--- Excerpted records ---
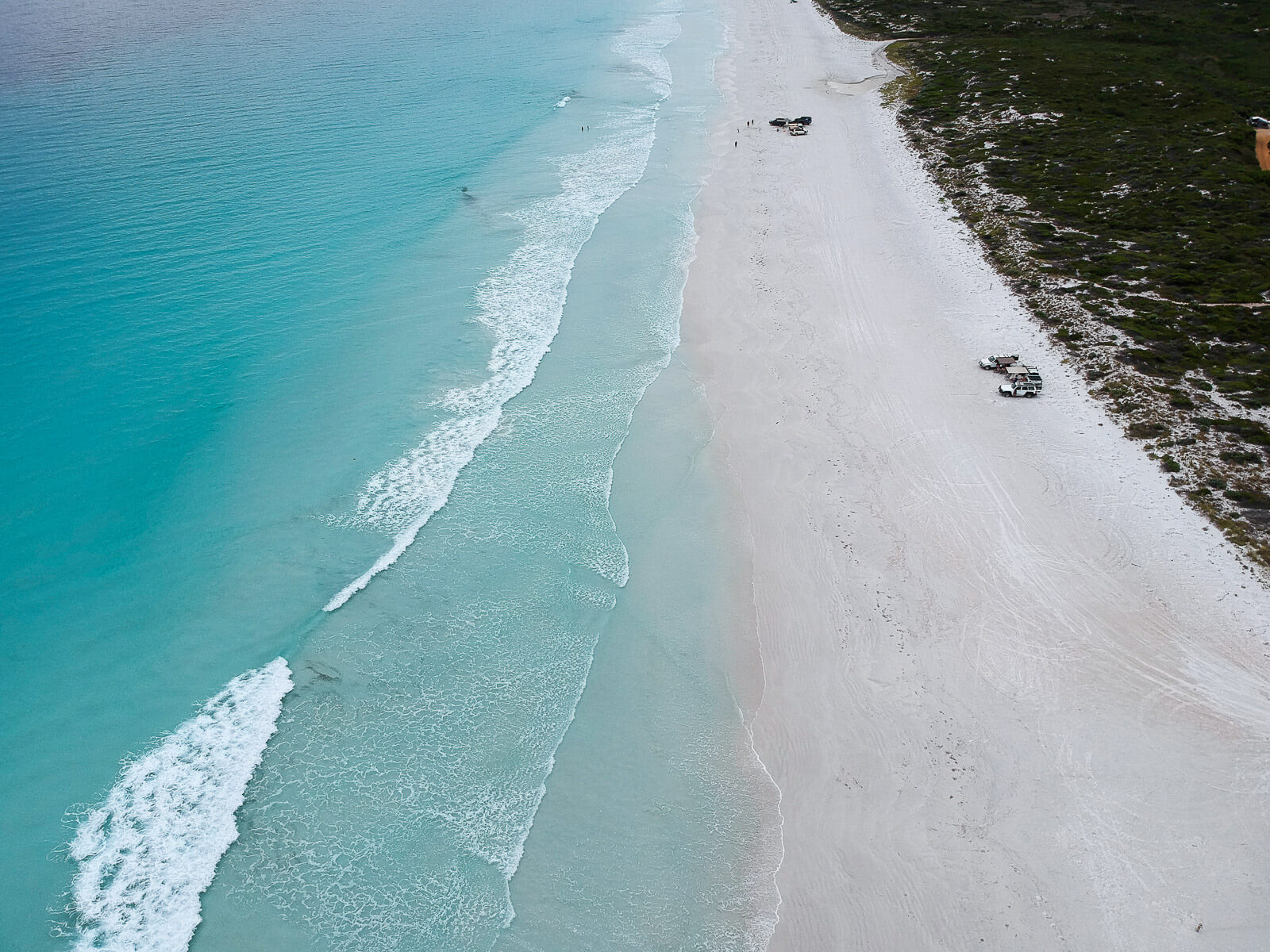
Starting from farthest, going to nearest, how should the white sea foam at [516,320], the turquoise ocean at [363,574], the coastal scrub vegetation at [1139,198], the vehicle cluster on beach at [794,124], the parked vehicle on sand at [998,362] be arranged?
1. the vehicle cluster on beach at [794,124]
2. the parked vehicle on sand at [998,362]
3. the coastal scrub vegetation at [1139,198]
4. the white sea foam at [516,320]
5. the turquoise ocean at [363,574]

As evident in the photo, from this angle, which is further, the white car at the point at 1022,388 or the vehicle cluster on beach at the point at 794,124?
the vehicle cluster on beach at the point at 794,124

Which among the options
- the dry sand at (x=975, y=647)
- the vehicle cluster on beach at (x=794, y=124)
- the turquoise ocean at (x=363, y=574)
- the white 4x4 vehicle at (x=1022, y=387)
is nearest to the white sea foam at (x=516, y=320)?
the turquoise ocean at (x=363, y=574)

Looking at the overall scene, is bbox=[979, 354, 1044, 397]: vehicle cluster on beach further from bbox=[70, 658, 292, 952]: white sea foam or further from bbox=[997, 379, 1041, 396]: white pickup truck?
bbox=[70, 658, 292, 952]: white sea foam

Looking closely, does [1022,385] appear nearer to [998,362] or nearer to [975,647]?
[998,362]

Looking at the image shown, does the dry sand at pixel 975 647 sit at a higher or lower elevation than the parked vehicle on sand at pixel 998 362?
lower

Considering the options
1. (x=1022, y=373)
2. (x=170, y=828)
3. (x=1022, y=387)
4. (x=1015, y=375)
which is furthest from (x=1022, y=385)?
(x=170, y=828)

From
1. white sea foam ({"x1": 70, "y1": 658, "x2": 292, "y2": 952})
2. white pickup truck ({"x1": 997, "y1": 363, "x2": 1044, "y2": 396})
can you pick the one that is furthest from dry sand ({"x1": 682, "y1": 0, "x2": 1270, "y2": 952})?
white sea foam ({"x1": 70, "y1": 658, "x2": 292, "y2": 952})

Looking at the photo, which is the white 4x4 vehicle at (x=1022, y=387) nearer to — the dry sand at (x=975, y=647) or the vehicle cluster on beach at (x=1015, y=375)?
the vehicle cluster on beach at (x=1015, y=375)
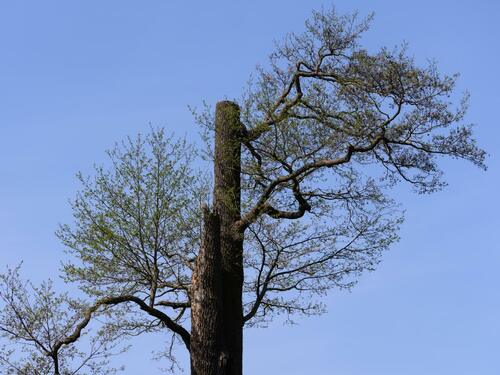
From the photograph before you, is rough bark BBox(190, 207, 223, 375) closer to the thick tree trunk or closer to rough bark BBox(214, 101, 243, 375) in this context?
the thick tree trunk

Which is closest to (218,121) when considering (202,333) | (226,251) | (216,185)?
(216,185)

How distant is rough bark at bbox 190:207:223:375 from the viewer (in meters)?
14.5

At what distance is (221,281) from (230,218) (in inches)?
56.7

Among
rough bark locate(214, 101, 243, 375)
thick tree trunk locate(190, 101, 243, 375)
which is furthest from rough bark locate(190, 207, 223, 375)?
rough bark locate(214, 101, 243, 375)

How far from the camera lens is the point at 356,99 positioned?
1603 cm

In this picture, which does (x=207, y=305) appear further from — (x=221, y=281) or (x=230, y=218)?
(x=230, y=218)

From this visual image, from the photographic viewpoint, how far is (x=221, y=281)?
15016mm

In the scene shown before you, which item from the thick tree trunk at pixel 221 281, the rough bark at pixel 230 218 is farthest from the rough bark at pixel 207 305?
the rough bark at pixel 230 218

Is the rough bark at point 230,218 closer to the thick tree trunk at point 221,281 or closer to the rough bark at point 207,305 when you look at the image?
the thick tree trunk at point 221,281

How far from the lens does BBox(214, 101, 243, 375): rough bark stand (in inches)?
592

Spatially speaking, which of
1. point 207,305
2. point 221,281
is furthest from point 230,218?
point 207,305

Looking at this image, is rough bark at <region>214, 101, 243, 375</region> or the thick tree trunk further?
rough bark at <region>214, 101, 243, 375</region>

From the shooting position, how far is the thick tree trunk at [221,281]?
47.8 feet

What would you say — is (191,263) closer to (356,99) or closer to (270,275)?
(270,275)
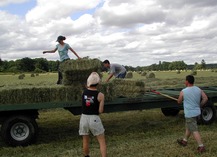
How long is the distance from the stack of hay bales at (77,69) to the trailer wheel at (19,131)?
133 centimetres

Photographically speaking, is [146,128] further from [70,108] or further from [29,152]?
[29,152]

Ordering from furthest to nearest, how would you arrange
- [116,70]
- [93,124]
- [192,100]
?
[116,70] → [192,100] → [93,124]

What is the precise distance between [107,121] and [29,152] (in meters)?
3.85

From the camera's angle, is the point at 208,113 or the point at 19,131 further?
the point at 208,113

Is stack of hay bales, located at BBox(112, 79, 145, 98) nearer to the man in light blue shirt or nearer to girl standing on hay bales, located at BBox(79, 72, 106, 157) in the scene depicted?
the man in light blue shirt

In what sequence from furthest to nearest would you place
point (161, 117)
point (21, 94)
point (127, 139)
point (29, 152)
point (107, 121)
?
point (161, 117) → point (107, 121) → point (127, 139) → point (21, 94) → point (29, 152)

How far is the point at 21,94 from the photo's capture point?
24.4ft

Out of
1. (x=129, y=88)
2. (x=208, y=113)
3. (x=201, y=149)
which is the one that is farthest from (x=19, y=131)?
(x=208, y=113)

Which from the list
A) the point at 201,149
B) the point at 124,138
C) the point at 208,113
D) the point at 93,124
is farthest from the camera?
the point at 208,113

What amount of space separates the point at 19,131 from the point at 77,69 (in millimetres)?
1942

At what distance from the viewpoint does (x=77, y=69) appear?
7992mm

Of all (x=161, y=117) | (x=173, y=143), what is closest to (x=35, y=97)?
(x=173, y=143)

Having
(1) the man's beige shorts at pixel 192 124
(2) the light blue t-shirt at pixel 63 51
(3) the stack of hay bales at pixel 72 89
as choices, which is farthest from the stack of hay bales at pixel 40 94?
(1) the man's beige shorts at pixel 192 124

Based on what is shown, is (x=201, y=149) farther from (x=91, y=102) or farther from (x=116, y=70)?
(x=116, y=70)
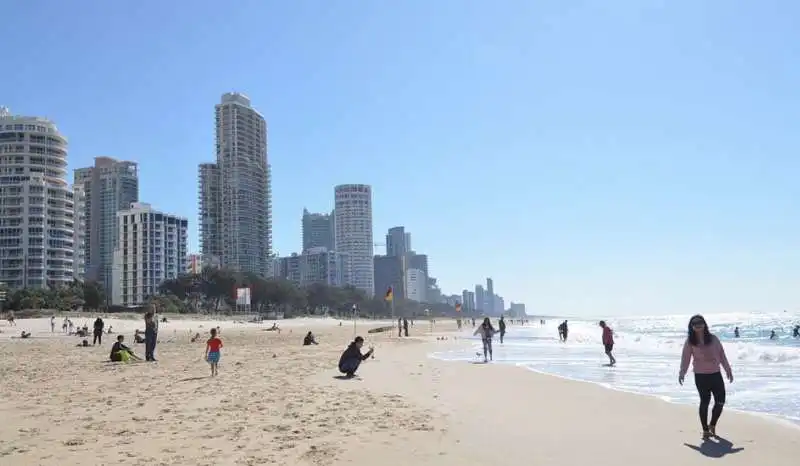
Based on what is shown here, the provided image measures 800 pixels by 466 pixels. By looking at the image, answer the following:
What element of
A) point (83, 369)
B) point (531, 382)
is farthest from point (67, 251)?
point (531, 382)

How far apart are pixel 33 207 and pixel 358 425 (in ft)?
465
---
▸ **Task goal**:
Write out all of the items above again, swapping every occurrence of "dry sand" for "pale sand" and leaving everything else unchanged. Omit the pictures from your answer.

▸ **Solution to this task**:
Starting from farthest, going to nearest, how should the white sea foam at [516,320], the turquoise ocean at [363,574], the coastal scrub vegetation at [1139,198], the vehicle cluster on beach at [794,124], the parked vehicle on sand at [998,362] be arranged?
1. the vehicle cluster on beach at [794,124]
2. the parked vehicle on sand at [998,362]
3. the coastal scrub vegetation at [1139,198]
4. the white sea foam at [516,320]
5. the turquoise ocean at [363,574]

As evident in the photo, from this angle, which is further, the white car at the point at 1022,388 or the vehicle cluster on beach at the point at 794,124?
the vehicle cluster on beach at the point at 794,124

Which among the options
- the pale sand at (x=975, y=647)
- the vehicle cluster on beach at (x=794, y=124)
- the turquoise ocean at (x=363, y=574)
- the white 4x4 vehicle at (x=1022, y=387)
is nearest to the white sea foam at (x=516, y=320)?
the turquoise ocean at (x=363, y=574)

Looking at the overall scene, is bbox=[979, 354, 1044, 397]: vehicle cluster on beach further from bbox=[70, 658, 292, 952]: white sea foam or further from bbox=[997, 379, 1041, 396]: white pickup truck?
bbox=[70, 658, 292, 952]: white sea foam

Looking closely, does [1022,385] appear nearer to [998,362] or nearer to [975,647]?
[998,362]

Looking at the image shown, does the pale sand at pixel 975 647 sit at a higher or lower elevation than the parked vehicle on sand at pixel 998 362?
lower

Considering the options
1. (x=1022, y=373)
2. (x=170, y=828)
3. (x=1022, y=387)
4. (x=1015, y=375)
which is furthest from (x=1022, y=385)?
(x=170, y=828)

From
1. white sea foam ({"x1": 70, "y1": 658, "x2": 292, "y2": 952})
2. white pickup truck ({"x1": 997, "y1": 363, "x2": 1044, "y2": 396})
can you pick the one that is furthest from pale sand ({"x1": 682, "y1": 0, "x2": 1270, "y2": 952})?
white sea foam ({"x1": 70, "y1": 658, "x2": 292, "y2": 952})

Looking at the photo, which is the white 4x4 vehicle at (x=1022, y=387) nearer to — the pale sand at (x=975, y=647) or the vehicle cluster on beach at (x=1015, y=375)?
the vehicle cluster on beach at (x=1015, y=375)
From the photograph before you, is rough bark BBox(190, 207, 223, 375) closer to the thick tree trunk or closer to rough bark BBox(214, 101, 243, 375) in this context?
the thick tree trunk

Which is closest to (218,121) when considering (202,333) | (226,251) | (216,185)?
(216,185)

How distant is rough bark at bbox 190:207:223:375 from the viewer (in meters)?
14.5

At what distance is (221,281) from (230,218) (in inches)?
56.7

Among
rough bark locate(214, 101, 243, 375)
thick tree trunk locate(190, 101, 243, 375)
which is furthest from rough bark locate(190, 207, 223, 375)?
rough bark locate(214, 101, 243, 375)

How far from the camera lens is the point at 356,99 positioned?
1603 cm

In this picture, which does (x=207, y=305) appear further from — (x=221, y=281) or (x=230, y=218)?
(x=230, y=218)

From this visual image, from the photographic viewpoint, how far is (x=221, y=281)?
15016mm

In the scene shown before you, which item from the thick tree trunk at pixel 221 281, the rough bark at pixel 230 218 is farthest from the rough bark at pixel 207 305?
the rough bark at pixel 230 218

Is the rough bark at point 230,218 closer to the thick tree trunk at point 221,281 or closer to the rough bark at point 207,305 when you look at the image?
the thick tree trunk at point 221,281

How far from the lens does BBox(214, 101, 243, 375): rough bark stand (in inches)?
592

Spatially speaking, which of
1. point 207,305
2. point 221,281
is furthest from point 230,218?
point 207,305

Looking at this image, is rough bark at <region>214, 101, 243, 375</region> or the thick tree trunk further?
rough bark at <region>214, 101, 243, 375</region>

From the shooting position, how far is the thick tree trunk at [221,281]?
47.8 feet

What would you say — is (191,263) closer to (356,99) or closer to (270,275)?
(270,275)
How long is the distance from the stack of hay bales at (77,69) to the trailer wheel at (19,131)?
133 centimetres

Photographically speaking, is [146,128] further from [70,108] or further from [29,152]?
[29,152]

Ordering from furthest to nearest, how would you arrange
- [116,70]
- [93,124]
- [192,100]
?
[116,70] → [192,100] → [93,124]

What is the precise distance between [107,121] and [29,152] (in meters)?
3.85

From the camera's angle, is the point at 208,113 or the point at 19,131 further?
the point at 208,113

Is stack of hay bales, located at BBox(112, 79, 145, 98) nearer to the man in light blue shirt or nearer to girl standing on hay bales, located at BBox(79, 72, 106, 157) in the scene depicted?
the man in light blue shirt

In what sequence from furthest to nearest would you place
point (161, 117)
point (21, 94)
point (127, 139)
point (29, 152)
point (107, 121)
?
point (161, 117) → point (107, 121) → point (127, 139) → point (21, 94) → point (29, 152)

How far is the point at 21,94 from the photo's capture point?
24.4ft

Out of
1. (x=129, y=88)
2. (x=208, y=113)
3. (x=201, y=149)
which is the one that is farthest from (x=19, y=131)?
(x=208, y=113)

Which from the list
A) the point at 201,149
B) the point at 124,138
C) the point at 208,113
D) the point at 93,124
is farthest from the camera?
the point at 208,113

What amount of space separates the point at 19,131 from the point at 77,69 (in millimetres)?
1942

At what distance from the viewpoint does (x=77, y=69) appear?
7992mm

Of all (x=161, y=117) | (x=173, y=143), what is closest to (x=35, y=97)?
(x=173, y=143)

Having
(1) the man's beige shorts at pixel 192 124
(2) the light blue t-shirt at pixel 63 51
(3) the stack of hay bales at pixel 72 89
as choices, which is farthest from the stack of hay bales at pixel 40 94?
(1) the man's beige shorts at pixel 192 124

Based on what is shown, is (x=201, y=149) farther from (x=91, y=102) or farther from (x=116, y=70)?
(x=116, y=70)
Based on what is shown here, the provided image measures 800 pixels by 466 pixels. By looking at the image, answer the following:
What element of
A) point (83, 369)
B) point (531, 382)
is farthest from point (67, 251)?
point (531, 382)

How far apart are pixel 33 207 and pixel 358 425 (in ft)?
465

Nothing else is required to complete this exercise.